Last month, the U.S. added 253,000 jobs, continuing a long streak of job gains that have been a boon to workers, with many taking part in the so-called Great Resignation to seek better opportunities and work-life balance, or even completely new careers during the economic recovery. Others have reaped the rewards by staying as bosses add incentives to retain staff.

Wage growth at the bottom really makes the labor market more equal.

— Arindrajit Dube, UMass Amherst

“We’ve had a huge imbalance between the demand for workers and the supply of workers in recent years,” said Paige Ouimet, a finance professor at the Kenan-Flagler Business School at the University of North Carolina at Chapel Hill.

“It’s slowly starting to shift,” she said, “but it’s still a different situation in terms of the bargaining power employees have versus their employers.”

An NBER study March showed that wage increases among the lowest paid workers have significantly slowed the growth of income inequality. Arindrajit Dube, a study co-author and an economist at the University of Massachusetts, Amherst, said the size of low-wage wage increases was striking: a 6% increase from January 2020 to September 2022.

“The wage growth at the lower end is really making the labor market more equal,” said Dube.

Lower-wage workers brought in more income “because they were able to leave, because they were able to find better jobs,” he said. The trend has led to an increase in work organization efforts in the era of the pandemic, including at well-known brands such as Starbucks and Amazon, as workers put their influence to the test.

There are also signs that fierce competition for workers is increasing the employment rate of certain groups.

According to Brookings, women aged 25-54 have increased their labor force participation by 1.5 percentage points since 2019, and black people aged 25-64 by 1.7 percentage points over the same period.

However, some demographics see the opposite trend. “White men of all ages and older white women participate less” in the workforce, the Brookings researchers wrote. Labor force participation among white males age 20 and older amounted to 70.1% in Aprildown from 71% in March 2020.

The employment rate of people with disabilities has increased from 23% to 20.7% in 2019, according to federal employment data. The upswing reflects the many disabled workers who have joined the workforce during the job boom – as well as the increase in people working long-term with Covid.

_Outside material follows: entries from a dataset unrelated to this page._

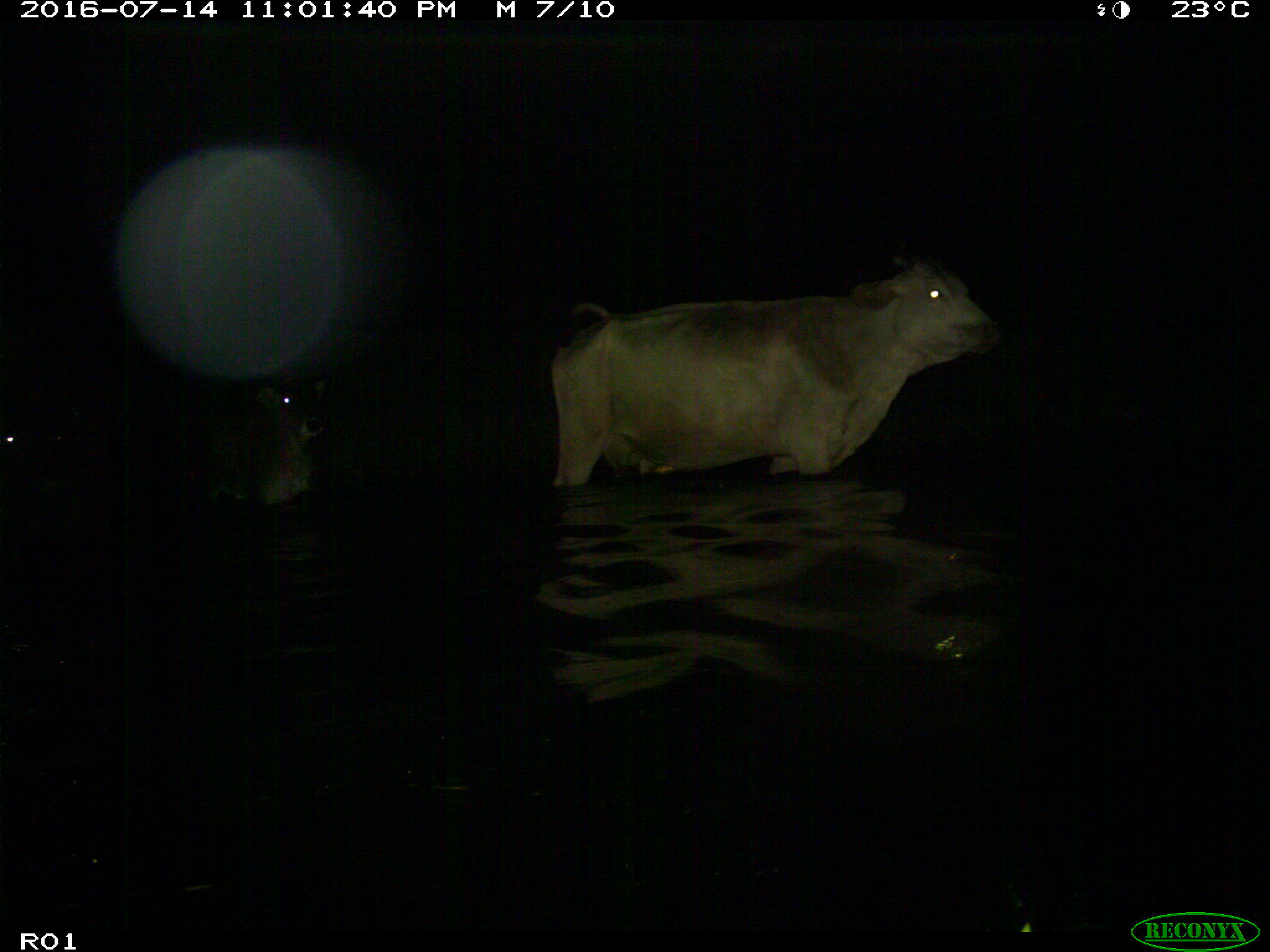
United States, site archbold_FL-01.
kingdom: Animalia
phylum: Chordata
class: Mammalia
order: Artiodactyla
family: Bovidae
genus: Bos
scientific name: Bos taurus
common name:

Remote working and flexible working arrangements have made many jobs more accessible to people with disabilities. Government data showed 27.5% of private employers enabling full-time or part-time teleworking as of last fall, most recent data available.

“I am confident that the ability to work remotely will continue to impact who works and who doesn’t,” said Brookings’ Edelberg. “Those effects are not yet fully reflected in the data. That has been with us for a long time.”